Objective.
Locate the line that contains "this 1270×952 image.". Print it and each following line through the end of the listing, verbatim, and nothing more.
===============
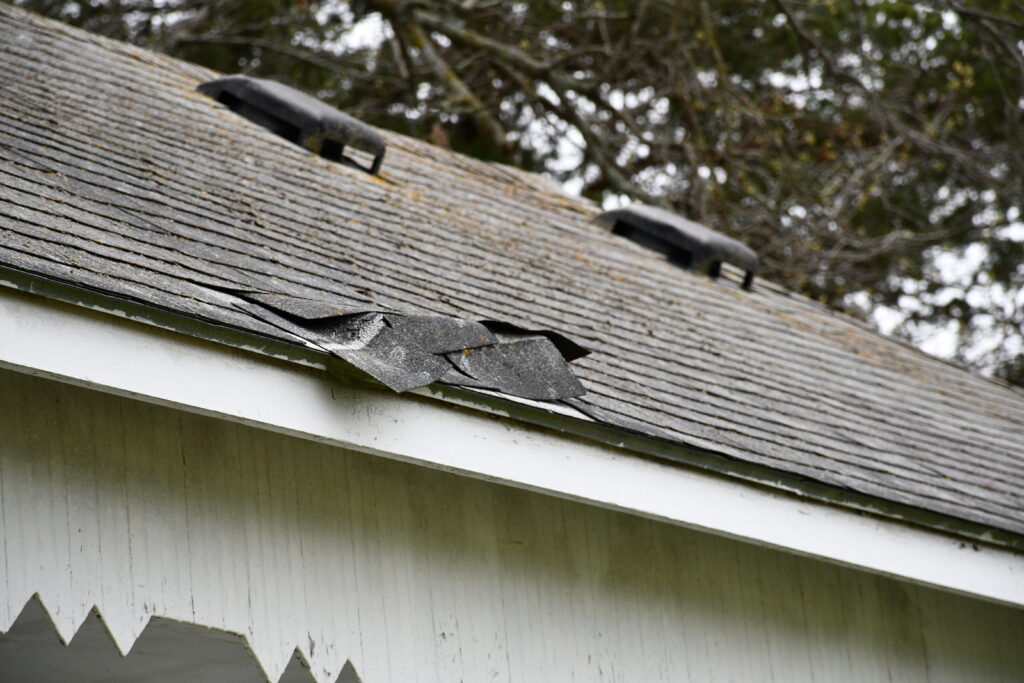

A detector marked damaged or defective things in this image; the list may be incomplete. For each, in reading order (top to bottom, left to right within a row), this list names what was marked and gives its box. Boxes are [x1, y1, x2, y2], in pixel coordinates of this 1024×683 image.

damaged shingle [231, 290, 585, 397]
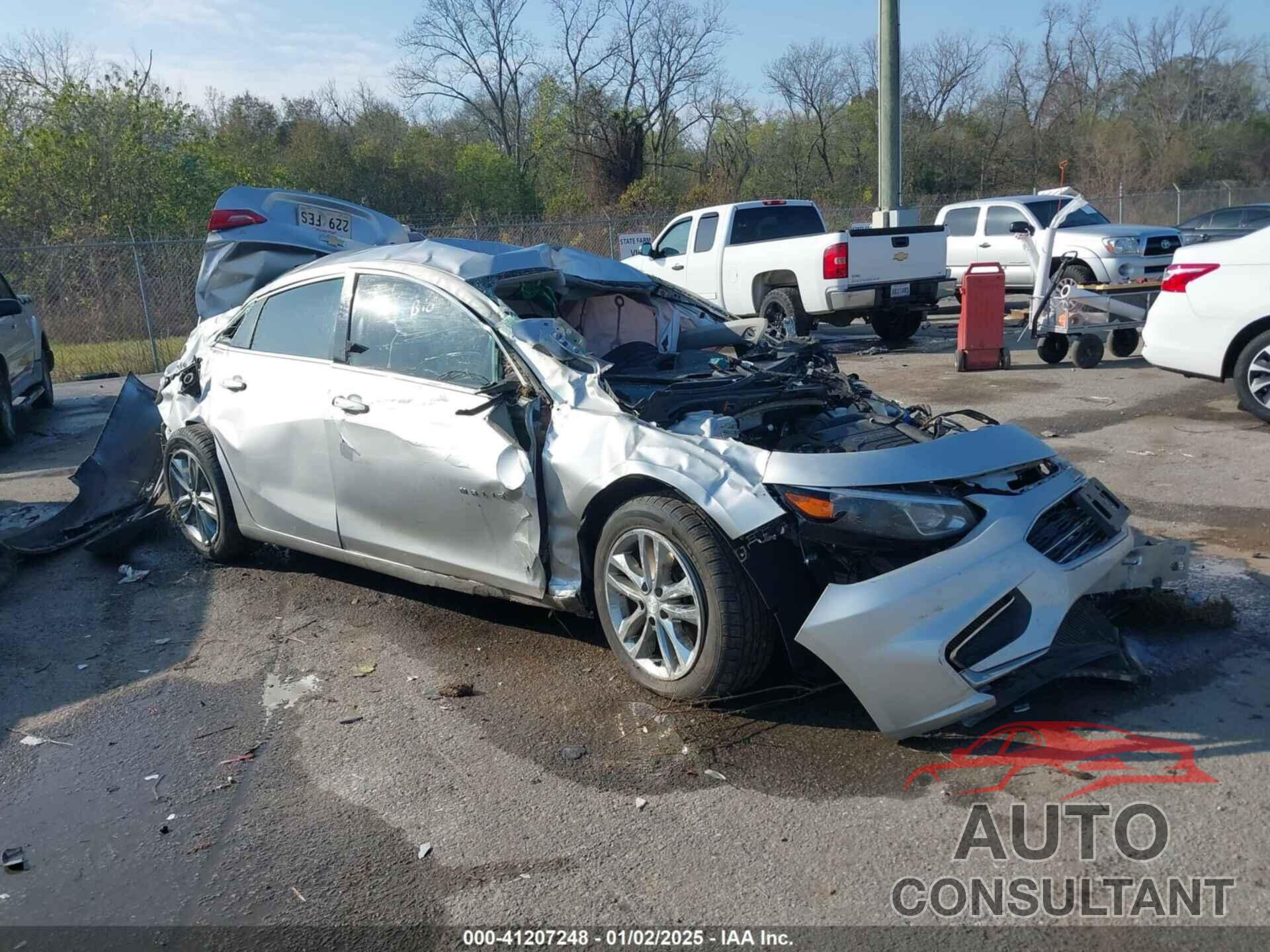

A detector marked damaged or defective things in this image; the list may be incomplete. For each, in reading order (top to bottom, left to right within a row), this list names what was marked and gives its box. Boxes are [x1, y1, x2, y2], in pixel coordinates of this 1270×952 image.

damaged driver door [325, 270, 543, 596]
car hood area damage [34, 188, 1183, 746]
wrecked silver sedan [156, 195, 1189, 746]
detached front bumper [792, 467, 1189, 741]
broken bumper fragment [792, 467, 1189, 741]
===============
The response.
A detector marked damaged or defective things in this image; the list may be incomplete. For each, in reading order (top to bottom, left to right within a row), this list names what was marked and gives its box. Boxes are [x1, y1, x2, y2], in pixel coordinates of this 1270×952 image.

damaged driver door [325, 270, 543, 596]
car hood area damage [34, 188, 1183, 746]
wrecked silver sedan [156, 195, 1189, 746]
detached front bumper [792, 467, 1189, 741]
broken bumper fragment [792, 467, 1189, 741]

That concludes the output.